Образованное общество платило Вл. Соловьеву той же монетой, его высмеивали журналы и "правого", и "левого" направлений, а его высказывания меньше всего понимались как истина в последней инстанции. При жизни Соловьева немногие видели в нем пророка, даже "Три разговора о войне, прогрессе и конце всемирной истории" вызвали шутливое недоумение. Об этом следует сказать со всей определенностью. Разумеется, подобное отношение нельзя объяснить одной незрелостью общества. Теократическая утопия, которой Соловьев был верен многие годы, не просто казалась неудобоисполнимой, но и лежала далеко в стороне от тех интересов, которыми жила русская общественность.
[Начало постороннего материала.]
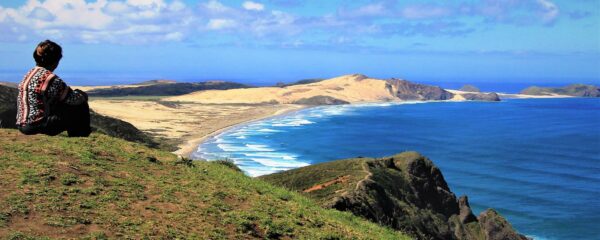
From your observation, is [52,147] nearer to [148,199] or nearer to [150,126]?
[148,199]

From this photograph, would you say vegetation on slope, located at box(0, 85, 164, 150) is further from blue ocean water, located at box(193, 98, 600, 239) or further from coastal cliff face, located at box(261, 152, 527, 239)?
blue ocean water, located at box(193, 98, 600, 239)

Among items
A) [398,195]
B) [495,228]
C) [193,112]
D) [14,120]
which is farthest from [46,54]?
[193,112]

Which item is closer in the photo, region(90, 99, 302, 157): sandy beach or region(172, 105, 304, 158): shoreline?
region(172, 105, 304, 158): shoreline

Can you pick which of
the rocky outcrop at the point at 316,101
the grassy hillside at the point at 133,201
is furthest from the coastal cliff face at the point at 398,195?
the rocky outcrop at the point at 316,101

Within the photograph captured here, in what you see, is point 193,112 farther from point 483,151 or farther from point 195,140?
point 483,151

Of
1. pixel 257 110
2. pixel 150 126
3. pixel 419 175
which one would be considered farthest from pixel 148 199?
pixel 257 110

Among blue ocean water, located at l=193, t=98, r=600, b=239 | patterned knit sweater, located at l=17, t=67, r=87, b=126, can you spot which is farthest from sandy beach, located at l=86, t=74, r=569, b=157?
patterned knit sweater, located at l=17, t=67, r=87, b=126

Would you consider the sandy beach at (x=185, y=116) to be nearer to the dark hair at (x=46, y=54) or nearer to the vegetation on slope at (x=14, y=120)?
the vegetation on slope at (x=14, y=120)
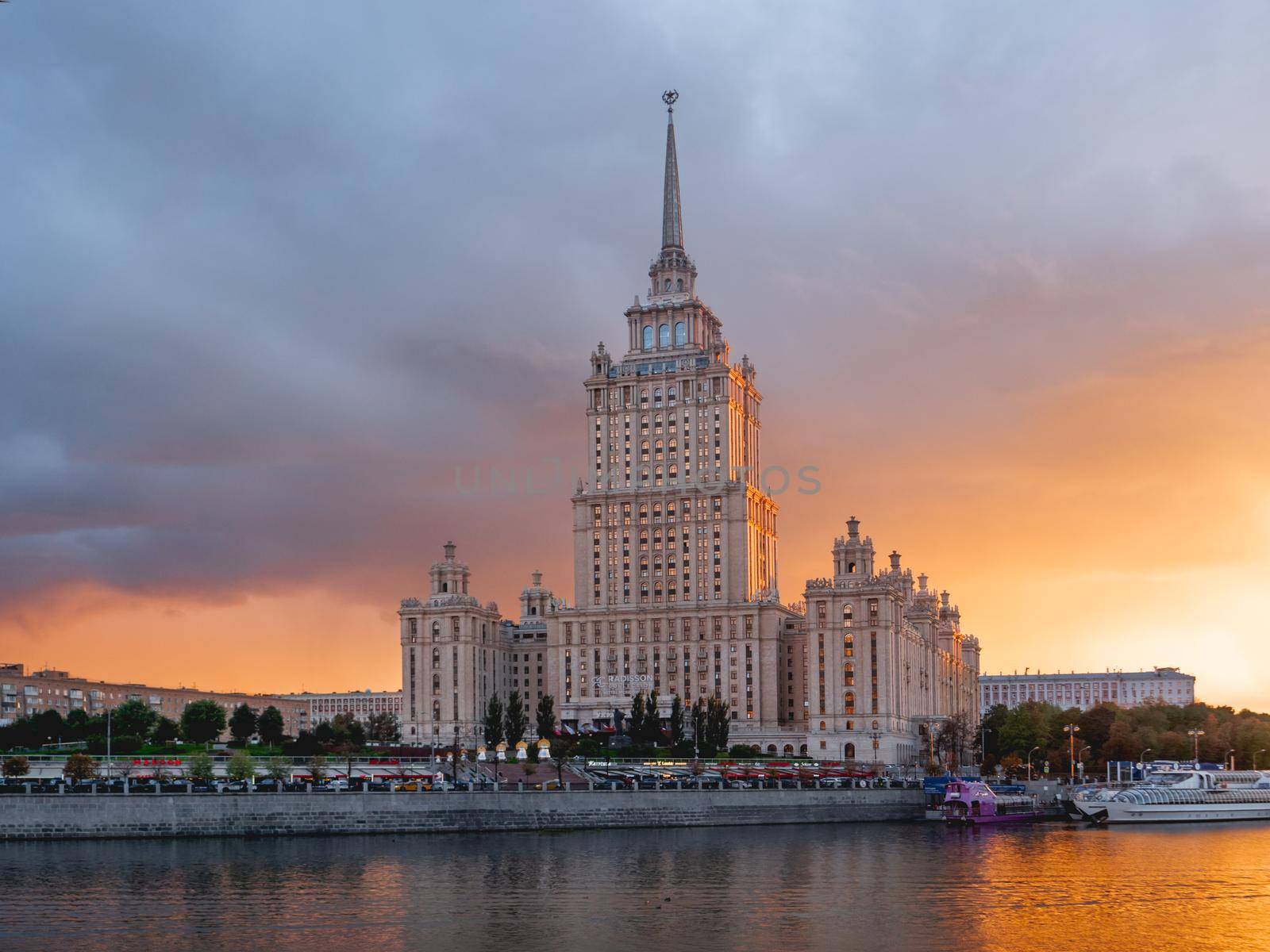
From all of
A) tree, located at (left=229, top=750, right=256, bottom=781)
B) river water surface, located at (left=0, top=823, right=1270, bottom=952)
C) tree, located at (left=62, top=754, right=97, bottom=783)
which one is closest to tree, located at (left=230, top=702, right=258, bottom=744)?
tree, located at (left=229, top=750, right=256, bottom=781)

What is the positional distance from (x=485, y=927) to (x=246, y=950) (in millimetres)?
11631

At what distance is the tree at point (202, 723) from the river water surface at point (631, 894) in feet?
258

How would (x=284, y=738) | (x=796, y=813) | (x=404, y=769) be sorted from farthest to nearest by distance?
1. (x=284, y=738)
2. (x=404, y=769)
3. (x=796, y=813)

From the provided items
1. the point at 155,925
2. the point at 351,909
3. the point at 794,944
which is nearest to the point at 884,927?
the point at 794,944

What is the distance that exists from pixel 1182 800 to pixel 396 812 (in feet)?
250

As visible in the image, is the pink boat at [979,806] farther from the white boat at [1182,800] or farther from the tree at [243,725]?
the tree at [243,725]

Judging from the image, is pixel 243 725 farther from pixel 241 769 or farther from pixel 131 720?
pixel 241 769

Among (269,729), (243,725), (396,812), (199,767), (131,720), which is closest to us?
(396,812)

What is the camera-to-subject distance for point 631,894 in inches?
3342

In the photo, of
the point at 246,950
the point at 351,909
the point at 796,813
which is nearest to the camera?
the point at 246,950

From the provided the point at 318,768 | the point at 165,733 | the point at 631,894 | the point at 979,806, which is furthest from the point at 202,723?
the point at 631,894

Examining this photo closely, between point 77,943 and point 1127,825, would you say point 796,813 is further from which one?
point 77,943

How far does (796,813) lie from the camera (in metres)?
139

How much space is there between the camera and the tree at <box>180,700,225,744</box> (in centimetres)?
18925
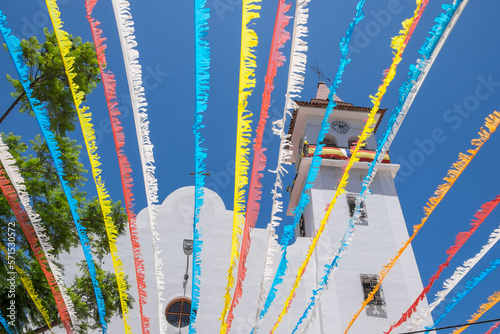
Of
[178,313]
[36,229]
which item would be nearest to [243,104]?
[36,229]

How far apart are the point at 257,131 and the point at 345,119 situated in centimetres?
1073

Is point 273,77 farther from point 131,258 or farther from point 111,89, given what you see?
point 131,258

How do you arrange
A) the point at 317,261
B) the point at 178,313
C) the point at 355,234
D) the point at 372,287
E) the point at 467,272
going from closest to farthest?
1. the point at 467,272
2. the point at 178,313
3. the point at 372,287
4. the point at 317,261
5. the point at 355,234

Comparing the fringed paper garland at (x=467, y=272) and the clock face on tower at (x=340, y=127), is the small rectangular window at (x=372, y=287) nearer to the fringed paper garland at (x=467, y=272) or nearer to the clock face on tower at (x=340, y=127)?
the fringed paper garland at (x=467, y=272)

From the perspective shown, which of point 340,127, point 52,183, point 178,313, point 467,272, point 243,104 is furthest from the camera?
point 340,127

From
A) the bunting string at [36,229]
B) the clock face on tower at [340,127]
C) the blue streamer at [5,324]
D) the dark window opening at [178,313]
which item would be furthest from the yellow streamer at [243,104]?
the clock face on tower at [340,127]

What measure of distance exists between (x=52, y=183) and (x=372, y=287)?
7.71m

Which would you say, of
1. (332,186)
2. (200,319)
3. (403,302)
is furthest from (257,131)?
(332,186)

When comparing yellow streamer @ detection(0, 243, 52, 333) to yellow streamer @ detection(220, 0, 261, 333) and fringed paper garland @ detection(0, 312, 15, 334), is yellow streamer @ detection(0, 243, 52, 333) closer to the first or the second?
fringed paper garland @ detection(0, 312, 15, 334)

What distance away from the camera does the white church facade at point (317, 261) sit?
361 inches

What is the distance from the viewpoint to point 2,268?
5.85m

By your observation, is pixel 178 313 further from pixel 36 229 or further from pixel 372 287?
pixel 372 287

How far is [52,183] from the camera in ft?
21.9

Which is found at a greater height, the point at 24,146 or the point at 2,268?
the point at 24,146
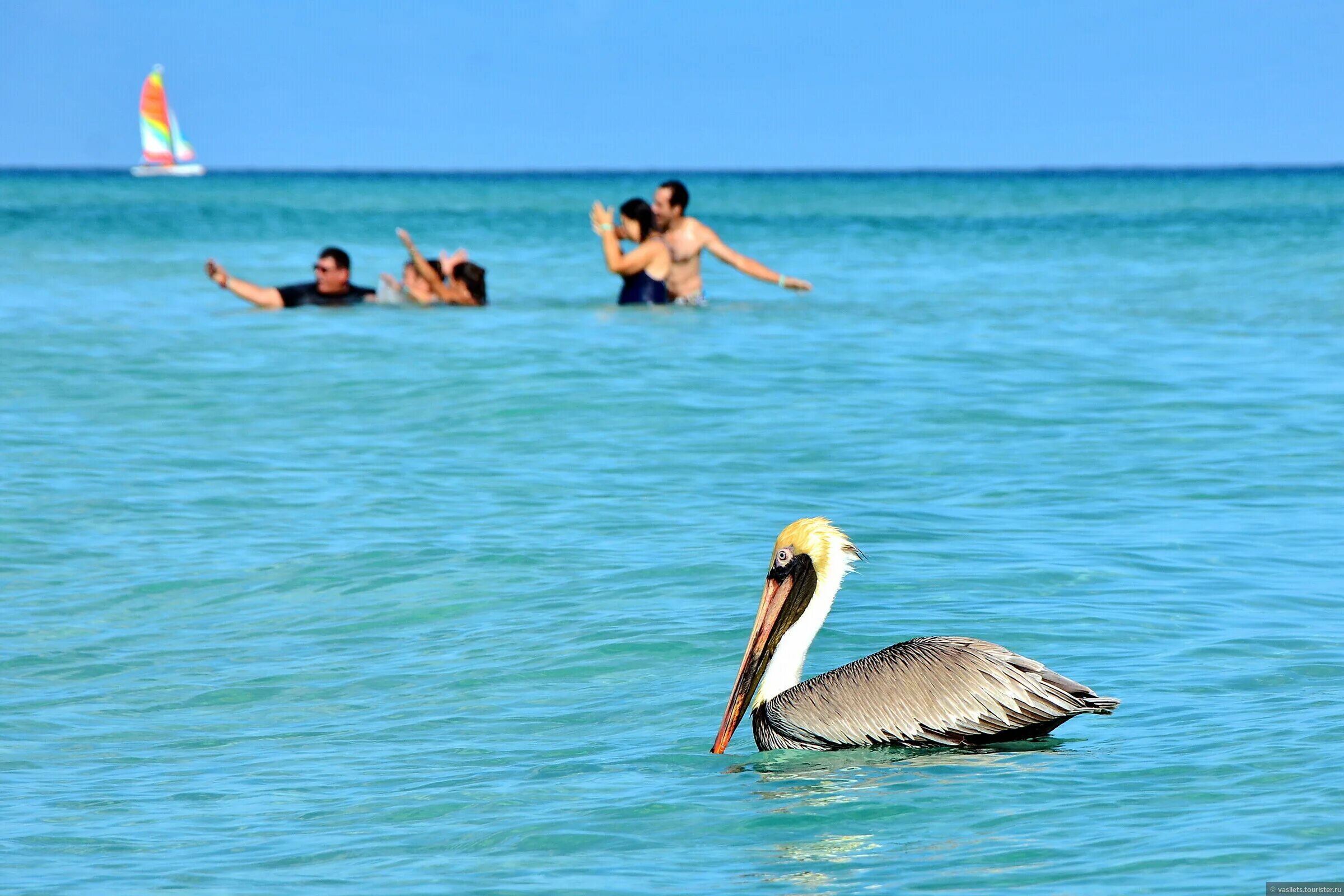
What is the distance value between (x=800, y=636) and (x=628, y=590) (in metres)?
1.99

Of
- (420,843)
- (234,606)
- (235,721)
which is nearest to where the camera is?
(420,843)

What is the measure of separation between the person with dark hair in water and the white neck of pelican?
13451 mm

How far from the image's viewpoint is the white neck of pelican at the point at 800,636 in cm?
502

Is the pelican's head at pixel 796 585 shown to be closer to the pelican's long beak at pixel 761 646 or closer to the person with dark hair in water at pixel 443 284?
the pelican's long beak at pixel 761 646

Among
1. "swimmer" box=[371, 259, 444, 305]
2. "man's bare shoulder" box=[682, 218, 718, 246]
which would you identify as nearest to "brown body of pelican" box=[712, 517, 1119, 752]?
"man's bare shoulder" box=[682, 218, 718, 246]

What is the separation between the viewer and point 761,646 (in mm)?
5051

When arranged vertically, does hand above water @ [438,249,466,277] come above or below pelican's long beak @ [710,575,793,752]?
above

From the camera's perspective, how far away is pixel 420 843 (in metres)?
4.39

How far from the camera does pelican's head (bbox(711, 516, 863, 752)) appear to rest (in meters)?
5.02

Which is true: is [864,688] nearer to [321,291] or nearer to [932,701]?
[932,701]

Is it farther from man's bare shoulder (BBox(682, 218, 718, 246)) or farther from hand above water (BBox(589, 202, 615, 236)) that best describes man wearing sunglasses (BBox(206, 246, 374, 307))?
man's bare shoulder (BBox(682, 218, 718, 246))

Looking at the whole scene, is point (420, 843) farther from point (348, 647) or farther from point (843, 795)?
point (348, 647)

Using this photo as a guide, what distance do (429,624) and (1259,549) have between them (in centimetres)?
354

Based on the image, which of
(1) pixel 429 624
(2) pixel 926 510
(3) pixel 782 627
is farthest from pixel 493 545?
(3) pixel 782 627
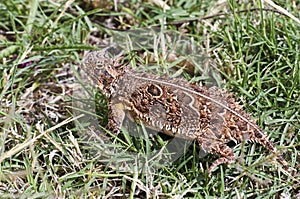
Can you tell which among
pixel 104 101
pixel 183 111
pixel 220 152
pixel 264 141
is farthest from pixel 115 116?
pixel 264 141

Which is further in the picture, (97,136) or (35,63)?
(35,63)

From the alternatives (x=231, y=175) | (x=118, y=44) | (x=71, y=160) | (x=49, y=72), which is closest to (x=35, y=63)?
(x=49, y=72)

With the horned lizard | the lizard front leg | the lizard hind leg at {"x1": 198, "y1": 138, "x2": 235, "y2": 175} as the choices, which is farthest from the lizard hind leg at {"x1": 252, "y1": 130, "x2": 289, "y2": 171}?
the lizard front leg

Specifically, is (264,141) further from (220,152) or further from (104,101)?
(104,101)

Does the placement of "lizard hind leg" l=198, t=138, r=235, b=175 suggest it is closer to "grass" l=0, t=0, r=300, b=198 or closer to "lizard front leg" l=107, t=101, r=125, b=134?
"grass" l=0, t=0, r=300, b=198

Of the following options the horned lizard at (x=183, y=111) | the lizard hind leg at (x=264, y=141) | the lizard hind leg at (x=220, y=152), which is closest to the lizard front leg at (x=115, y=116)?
the horned lizard at (x=183, y=111)

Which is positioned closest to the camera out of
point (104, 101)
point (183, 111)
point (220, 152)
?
point (220, 152)

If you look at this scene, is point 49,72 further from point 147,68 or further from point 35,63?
point 147,68
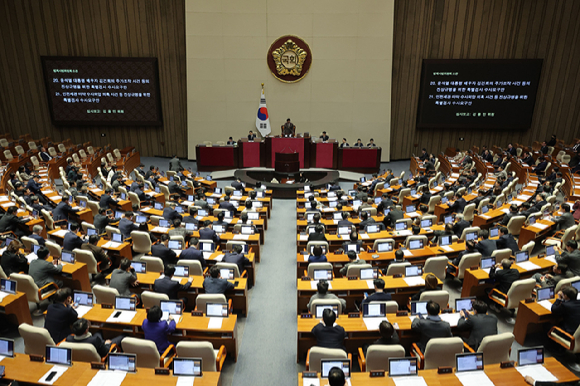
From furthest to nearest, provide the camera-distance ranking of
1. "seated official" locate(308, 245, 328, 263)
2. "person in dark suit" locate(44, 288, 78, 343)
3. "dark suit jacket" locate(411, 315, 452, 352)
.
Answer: "seated official" locate(308, 245, 328, 263) < "person in dark suit" locate(44, 288, 78, 343) < "dark suit jacket" locate(411, 315, 452, 352)

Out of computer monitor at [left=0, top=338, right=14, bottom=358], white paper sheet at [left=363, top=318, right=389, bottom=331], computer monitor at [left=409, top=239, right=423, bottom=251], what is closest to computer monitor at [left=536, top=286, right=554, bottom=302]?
computer monitor at [left=409, top=239, right=423, bottom=251]

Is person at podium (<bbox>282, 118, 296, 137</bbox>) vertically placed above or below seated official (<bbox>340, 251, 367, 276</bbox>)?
above

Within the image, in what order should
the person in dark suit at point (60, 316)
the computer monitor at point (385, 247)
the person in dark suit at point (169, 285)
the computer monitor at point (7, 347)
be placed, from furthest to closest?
the computer monitor at point (385, 247) → the person in dark suit at point (169, 285) → the person in dark suit at point (60, 316) → the computer monitor at point (7, 347)

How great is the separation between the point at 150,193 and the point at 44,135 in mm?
12471

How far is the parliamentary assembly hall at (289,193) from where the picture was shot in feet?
16.1

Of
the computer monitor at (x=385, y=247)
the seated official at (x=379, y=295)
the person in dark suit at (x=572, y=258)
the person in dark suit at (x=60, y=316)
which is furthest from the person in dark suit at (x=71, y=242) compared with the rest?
the person in dark suit at (x=572, y=258)

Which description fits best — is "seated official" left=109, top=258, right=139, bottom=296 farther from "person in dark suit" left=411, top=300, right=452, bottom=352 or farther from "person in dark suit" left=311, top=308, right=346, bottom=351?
"person in dark suit" left=411, top=300, right=452, bottom=352

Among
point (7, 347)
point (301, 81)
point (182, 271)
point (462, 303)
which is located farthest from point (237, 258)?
point (301, 81)

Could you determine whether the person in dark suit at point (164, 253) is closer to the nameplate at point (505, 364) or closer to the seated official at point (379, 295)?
the seated official at point (379, 295)

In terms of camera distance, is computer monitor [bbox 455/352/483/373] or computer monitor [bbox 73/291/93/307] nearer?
computer monitor [bbox 455/352/483/373]

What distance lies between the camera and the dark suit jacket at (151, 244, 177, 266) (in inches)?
286

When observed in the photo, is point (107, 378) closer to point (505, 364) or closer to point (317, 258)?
point (317, 258)

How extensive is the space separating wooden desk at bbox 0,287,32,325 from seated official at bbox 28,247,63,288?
0.61 m

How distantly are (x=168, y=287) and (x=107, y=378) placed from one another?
1.94 meters
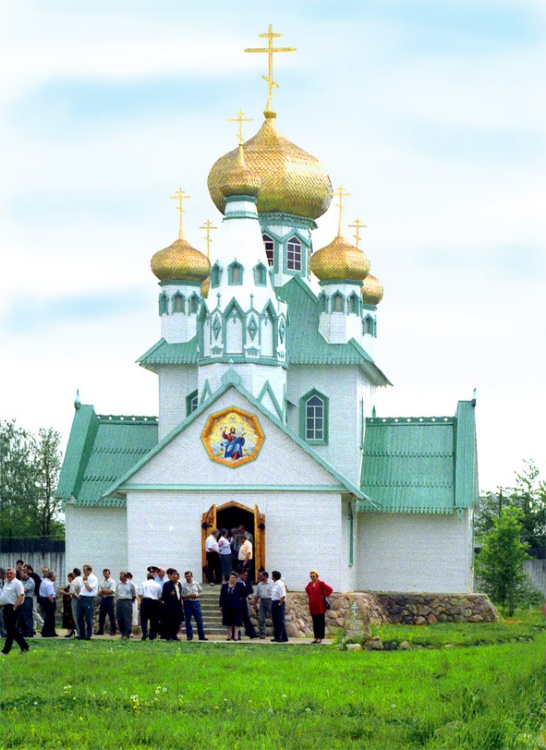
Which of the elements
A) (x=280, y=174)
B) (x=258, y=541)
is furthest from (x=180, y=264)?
(x=258, y=541)

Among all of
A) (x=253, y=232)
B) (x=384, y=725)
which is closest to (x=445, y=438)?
(x=253, y=232)

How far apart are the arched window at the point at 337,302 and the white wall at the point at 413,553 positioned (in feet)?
15.6

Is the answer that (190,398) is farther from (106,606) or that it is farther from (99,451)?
(106,606)

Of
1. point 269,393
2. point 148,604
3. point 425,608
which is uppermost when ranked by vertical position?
point 269,393

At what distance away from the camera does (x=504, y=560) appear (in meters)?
37.9

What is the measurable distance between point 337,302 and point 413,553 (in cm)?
596

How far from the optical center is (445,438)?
35.6 meters

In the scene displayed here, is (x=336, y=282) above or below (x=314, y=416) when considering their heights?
above

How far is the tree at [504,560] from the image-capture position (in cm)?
3769

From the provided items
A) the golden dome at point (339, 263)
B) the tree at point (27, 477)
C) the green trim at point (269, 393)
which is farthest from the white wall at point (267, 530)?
the tree at point (27, 477)

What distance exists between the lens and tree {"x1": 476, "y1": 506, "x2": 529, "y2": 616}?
37.7 m

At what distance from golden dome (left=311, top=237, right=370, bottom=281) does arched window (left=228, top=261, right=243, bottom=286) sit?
3.17 meters

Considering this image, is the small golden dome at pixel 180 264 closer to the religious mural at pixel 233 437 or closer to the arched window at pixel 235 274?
the arched window at pixel 235 274

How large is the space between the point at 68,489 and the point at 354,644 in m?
13.8
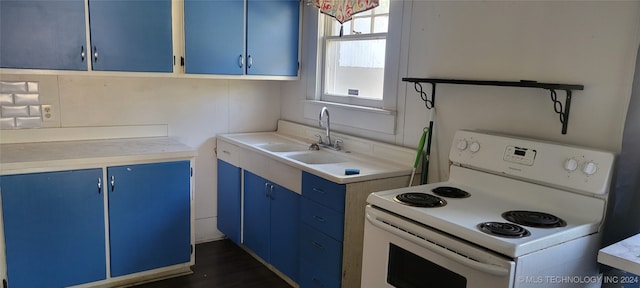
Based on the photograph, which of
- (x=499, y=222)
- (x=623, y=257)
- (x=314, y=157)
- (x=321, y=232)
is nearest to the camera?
Answer: (x=623, y=257)

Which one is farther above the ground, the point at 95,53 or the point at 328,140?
the point at 95,53

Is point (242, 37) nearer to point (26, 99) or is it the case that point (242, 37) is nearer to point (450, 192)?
point (26, 99)

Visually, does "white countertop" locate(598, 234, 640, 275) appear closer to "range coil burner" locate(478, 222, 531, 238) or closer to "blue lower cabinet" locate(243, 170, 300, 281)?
"range coil burner" locate(478, 222, 531, 238)

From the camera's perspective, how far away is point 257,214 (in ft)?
10.4

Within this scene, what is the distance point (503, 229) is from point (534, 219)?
211 millimetres

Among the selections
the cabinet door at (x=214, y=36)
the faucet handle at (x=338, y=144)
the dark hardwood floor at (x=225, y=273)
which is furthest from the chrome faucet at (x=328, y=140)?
the dark hardwood floor at (x=225, y=273)

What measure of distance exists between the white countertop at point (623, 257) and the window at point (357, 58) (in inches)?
64.3

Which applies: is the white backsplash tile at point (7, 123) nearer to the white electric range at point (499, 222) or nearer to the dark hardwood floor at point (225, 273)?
the dark hardwood floor at point (225, 273)

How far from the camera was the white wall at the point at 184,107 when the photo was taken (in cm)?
302

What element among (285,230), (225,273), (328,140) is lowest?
(225,273)

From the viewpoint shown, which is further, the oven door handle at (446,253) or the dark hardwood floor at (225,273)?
the dark hardwood floor at (225,273)

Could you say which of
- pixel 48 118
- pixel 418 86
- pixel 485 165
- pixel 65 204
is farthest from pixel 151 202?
pixel 485 165

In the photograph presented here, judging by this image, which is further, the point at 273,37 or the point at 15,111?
the point at 273,37

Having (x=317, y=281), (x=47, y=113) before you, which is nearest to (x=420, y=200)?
(x=317, y=281)
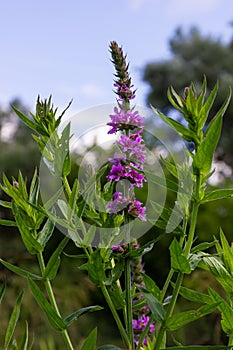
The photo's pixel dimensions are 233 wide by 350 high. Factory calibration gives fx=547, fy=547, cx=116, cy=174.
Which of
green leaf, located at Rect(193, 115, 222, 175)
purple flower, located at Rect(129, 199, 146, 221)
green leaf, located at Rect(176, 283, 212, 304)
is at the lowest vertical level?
green leaf, located at Rect(176, 283, 212, 304)

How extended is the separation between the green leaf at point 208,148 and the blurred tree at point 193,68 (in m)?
14.1

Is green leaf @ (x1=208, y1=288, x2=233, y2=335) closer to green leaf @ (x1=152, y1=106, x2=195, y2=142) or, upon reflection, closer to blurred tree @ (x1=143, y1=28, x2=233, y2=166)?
green leaf @ (x1=152, y1=106, x2=195, y2=142)

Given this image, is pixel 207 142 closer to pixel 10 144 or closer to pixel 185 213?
pixel 185 213

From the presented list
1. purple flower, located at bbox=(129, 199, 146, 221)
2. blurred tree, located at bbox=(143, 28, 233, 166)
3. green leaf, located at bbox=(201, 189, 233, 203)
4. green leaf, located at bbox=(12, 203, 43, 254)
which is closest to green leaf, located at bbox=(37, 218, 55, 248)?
green leaf, located at bbox=(12, 203, 43, 254)

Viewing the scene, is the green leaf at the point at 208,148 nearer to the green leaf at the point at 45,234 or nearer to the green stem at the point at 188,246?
the green stem at the point at 188,246

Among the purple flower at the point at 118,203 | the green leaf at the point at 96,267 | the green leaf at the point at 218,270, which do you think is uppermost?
the purple flower at the point at 118,203

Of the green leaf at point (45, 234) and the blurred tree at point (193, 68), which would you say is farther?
the blurred tree at point (193, 68)

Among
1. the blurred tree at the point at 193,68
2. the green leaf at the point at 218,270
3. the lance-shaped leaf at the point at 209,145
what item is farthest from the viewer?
the blurred tree at the point at 193,68

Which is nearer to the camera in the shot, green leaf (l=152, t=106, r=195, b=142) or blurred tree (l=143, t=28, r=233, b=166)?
green leaf (l=152, t=106, r=195, b=142)

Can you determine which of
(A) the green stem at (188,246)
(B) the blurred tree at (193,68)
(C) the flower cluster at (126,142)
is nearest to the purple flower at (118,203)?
(C) the flower cluster at (126,142)

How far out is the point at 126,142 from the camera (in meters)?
0.80

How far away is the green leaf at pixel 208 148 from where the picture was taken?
0.71 m

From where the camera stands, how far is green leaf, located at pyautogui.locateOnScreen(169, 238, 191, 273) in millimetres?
725

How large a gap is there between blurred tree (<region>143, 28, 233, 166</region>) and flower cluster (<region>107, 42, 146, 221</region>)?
14.1 m
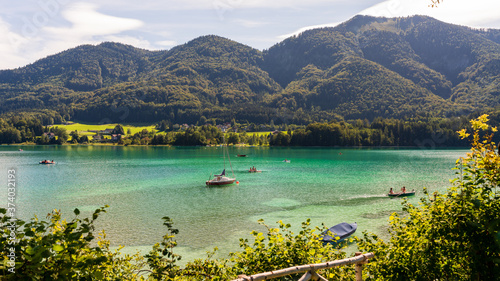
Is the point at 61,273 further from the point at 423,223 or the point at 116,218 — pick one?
the point at 116,218

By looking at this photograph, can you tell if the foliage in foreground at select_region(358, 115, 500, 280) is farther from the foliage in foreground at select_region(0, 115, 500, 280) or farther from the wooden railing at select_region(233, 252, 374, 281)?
the wooden railing at select_region(233, 252, 374, 281)

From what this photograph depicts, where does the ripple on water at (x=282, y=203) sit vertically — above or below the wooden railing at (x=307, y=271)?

Хотя русская мысль и была избыточно богата утопическими воззрениями, соловьевский идеал вселенской церкви стоял в ней особняком, как бы не связанный с потребностями дня. Оппоненты не замечали, что Соловьев жил интересами современной ему России, которые он осмысливал в категориях христианского миросозерцания, и что мечта о "живом, социальном, вселенском" христианстве

17

родилась на почве российской действительности. Соловьеву старались подыскать однозначное определение. Как-то в споре с Дмитрием Самариным Соловьев по поводу какой-то возводимой на него нелепости едко заметил: "Все это есть такой же несомненный факт, как и мой переход в римское католичество, которое вдруг оказалось таким широким, что нисколько не препятствует мне быть... протестантским рационалистом, мистиком, нигилистом, старовером и, наконец, иудеем" (V, 265-266).